One of the issues is not reducing the amount of grants, but where the grants should go, which I am happy to discuss separately with the hon. Gentleman, as I need to make progress due to lack of time. There are questions: for example, should hybrid cars receive the same grant as all electric cars? I would be delighted to meet him to talk this through, formally or informally.

I want to stress the importance that the automotive industry has to us with regard to the future. My hon. Friend Gillian Keegan, while stressing frictionless trade, mentioned Rolls-Royce in her constituency and how it might appear as a small blob on a map compared to vast production, but it is critically important to the country and the local economy. I would be happy to accept her kind invitation to visit with her.

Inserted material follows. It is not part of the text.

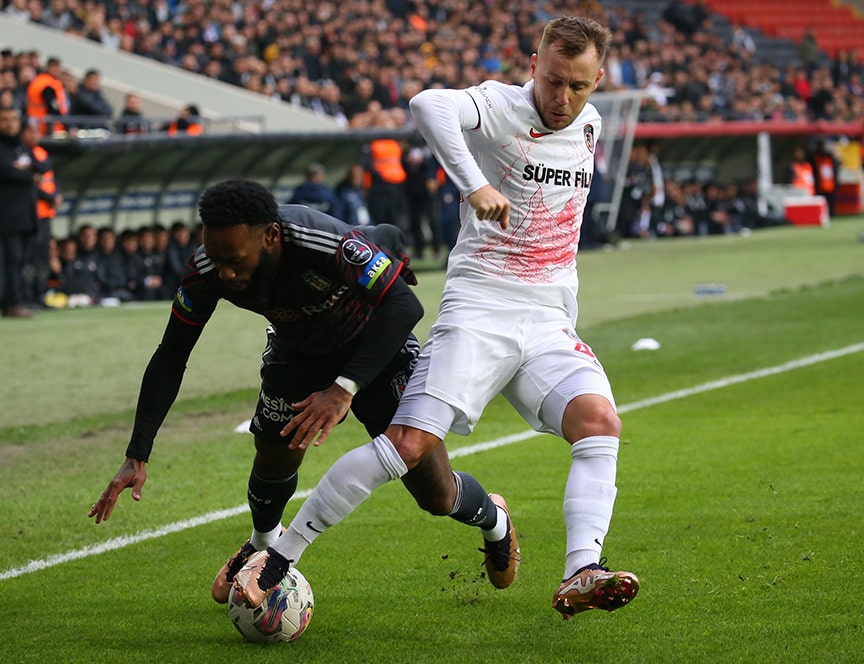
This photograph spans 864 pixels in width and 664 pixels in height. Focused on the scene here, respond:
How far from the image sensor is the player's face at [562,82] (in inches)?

Investment generally in the UK auto industry is important to us. The industrial strategy and landmark automotive sector deal show how the Government can work with industry at the forefront of new technologies, to ensure that we remain the destination of choice for future investment decisions. There was good news, which hon. Members have mentioned, about the Luton plant with the Vivaro vans. Toyota announced that it will build the next generation Auris in Derbyshire. Those decisions are not to be sneered at, but are important. While I accept that decisions are made over a long period, I think that 10-year decisions for any significant investments are also important, but they can be pulled. Like any decisions, a company can decide to do that at the last minute for whatever reason it wants—for example, if it is short of money or if there is uncertainty in the market or points are raised about Brexit. Although they are long-term decisions, they are not decisions until they are finally made. BMW’s investment in the electric Mini and Nissan’s investment in Sunderland mean that since 2016, this country has won every single competitive model allocation decision by major car manufacturers. That does not mean we can take it for granted.

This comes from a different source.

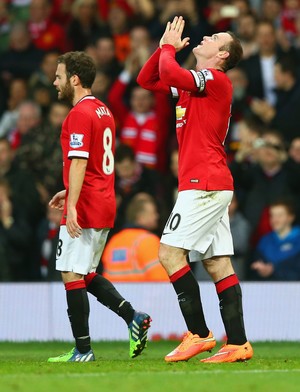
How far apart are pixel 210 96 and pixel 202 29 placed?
24.0 feet

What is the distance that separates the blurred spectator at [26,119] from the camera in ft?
53.2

I would like to speak for an hour on the EU exit issue. I cannot, however, due to your quite rightly ruthless chairing, Mr Bone. The Government have reached an agreement on the terms of the implementation period, but we have to plan for all scenarios. I have a lot of confidence that we will leave with a deal and that a no-deal scenario in March 2019, which I think would be disastrous for the automotive industry—I am happy for that to be on record and will defend it to anybody—is significantly less likely. I hope that it is totally unlikely. I hope that it does not happen and I believe that it will not happen. There needs to be a competitive market as part of a European-wide industry. It has been a huge success. It was Mrs Thatcher who persuaded many of the Japanese firms to invest here, because of the market that they would be involved in. Whatever hon. Members’ different views about Mrs Thatcher are, I think that they will all agree that that has been a good thing for the country.

Our vision for the UK is clear. We are seeking a comprehensive solution, which includes most of the things that the industry wants, such as vehicle standards, one series of approvals and simple, frictionless movement for parts and labour, where it is required in the industry. We are pleased that the Government are producing a White Paper, which will set out in detail the UK’s position on a future relationship. I think that it will be significant and show the exact terms of the relationship we are seeking with the EU and our preferred option for the future customs relationship, providing detail on precisely these issues, such as tariffs, rules of origin and mutual recognition, which are important to the industry.

I am happy to take up this discussion afterwards. I am meeting Justin Madders and others later today, and I am happy to meet any hon. Member to talk in more detail about this complex issue. In conclusion, hon. Members should know how strong the automotive sector is for us. We are a strong manufacturing nation. I believe that we will be a lot stronger. I thank everyone for their attention today.